O PCP entregou esta quarta-feira na Comissão Parlamentar de Saúde um pedido de audição urgente dos administradores demissionários dos hospitais de São José e Santa Maria, na sequência da morte de um jovem devido à falta de assistência médica especializada.

Fonte do partido disse à Lusa que, além destes dois administradores, o PCP quer ouvir em sede da Comissão Parlamentar da Saúde o presidente da Administração Regional da Saúde (ARS) de Lisboa e Vale do Tejo, que também se demitiu na terça-feira, bem como o ministro da Saúde.

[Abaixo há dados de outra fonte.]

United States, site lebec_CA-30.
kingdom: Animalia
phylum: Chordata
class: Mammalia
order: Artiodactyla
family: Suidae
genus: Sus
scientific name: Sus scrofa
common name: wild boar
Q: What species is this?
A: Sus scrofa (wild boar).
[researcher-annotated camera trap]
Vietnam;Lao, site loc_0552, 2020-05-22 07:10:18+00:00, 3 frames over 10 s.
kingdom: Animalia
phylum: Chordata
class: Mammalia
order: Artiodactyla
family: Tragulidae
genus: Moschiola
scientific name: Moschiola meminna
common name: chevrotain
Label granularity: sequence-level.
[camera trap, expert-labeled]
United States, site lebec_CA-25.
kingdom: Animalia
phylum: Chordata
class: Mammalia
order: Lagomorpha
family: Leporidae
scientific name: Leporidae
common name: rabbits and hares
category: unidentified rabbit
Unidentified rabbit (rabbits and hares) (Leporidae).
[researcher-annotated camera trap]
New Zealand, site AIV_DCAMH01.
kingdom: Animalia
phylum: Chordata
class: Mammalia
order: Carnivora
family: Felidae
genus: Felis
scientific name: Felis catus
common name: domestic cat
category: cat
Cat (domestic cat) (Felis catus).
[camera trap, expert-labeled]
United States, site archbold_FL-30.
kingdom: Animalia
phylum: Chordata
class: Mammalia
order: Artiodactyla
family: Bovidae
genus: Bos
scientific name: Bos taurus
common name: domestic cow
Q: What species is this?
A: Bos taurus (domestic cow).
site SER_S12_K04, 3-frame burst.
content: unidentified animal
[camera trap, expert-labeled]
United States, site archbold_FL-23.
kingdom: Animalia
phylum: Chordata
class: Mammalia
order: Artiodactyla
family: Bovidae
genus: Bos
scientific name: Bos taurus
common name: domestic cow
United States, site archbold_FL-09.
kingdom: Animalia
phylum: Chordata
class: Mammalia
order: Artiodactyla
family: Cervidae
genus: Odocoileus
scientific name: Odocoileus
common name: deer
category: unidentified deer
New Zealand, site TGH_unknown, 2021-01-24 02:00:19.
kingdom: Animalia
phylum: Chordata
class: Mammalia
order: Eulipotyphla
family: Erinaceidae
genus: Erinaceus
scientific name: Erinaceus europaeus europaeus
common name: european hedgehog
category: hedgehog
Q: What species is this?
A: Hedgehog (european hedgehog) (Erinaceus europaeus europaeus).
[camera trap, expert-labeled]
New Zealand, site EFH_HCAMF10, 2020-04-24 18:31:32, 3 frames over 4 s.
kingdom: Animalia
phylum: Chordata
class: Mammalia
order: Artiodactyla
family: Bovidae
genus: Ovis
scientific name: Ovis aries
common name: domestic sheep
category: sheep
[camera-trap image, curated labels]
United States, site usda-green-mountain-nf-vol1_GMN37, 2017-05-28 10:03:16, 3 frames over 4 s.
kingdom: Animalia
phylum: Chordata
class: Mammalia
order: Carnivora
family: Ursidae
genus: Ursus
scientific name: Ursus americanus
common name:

Além deste pedido, o PCP apresentou um projeto de resolução que recomenda ao governo a avaliação dos cortes no Serviço Nacional de Saúde (SNS) nos últimos quatro anos.

O jovem David Duarte, 29 anos, foi internado no Hospital de São José no dia 11 de dezembro, tendo-lhe sido diagnosticado uma hemorragia cerebral provocada por um aneurisma e a precisar de uma intervenção cirúrgica rápida.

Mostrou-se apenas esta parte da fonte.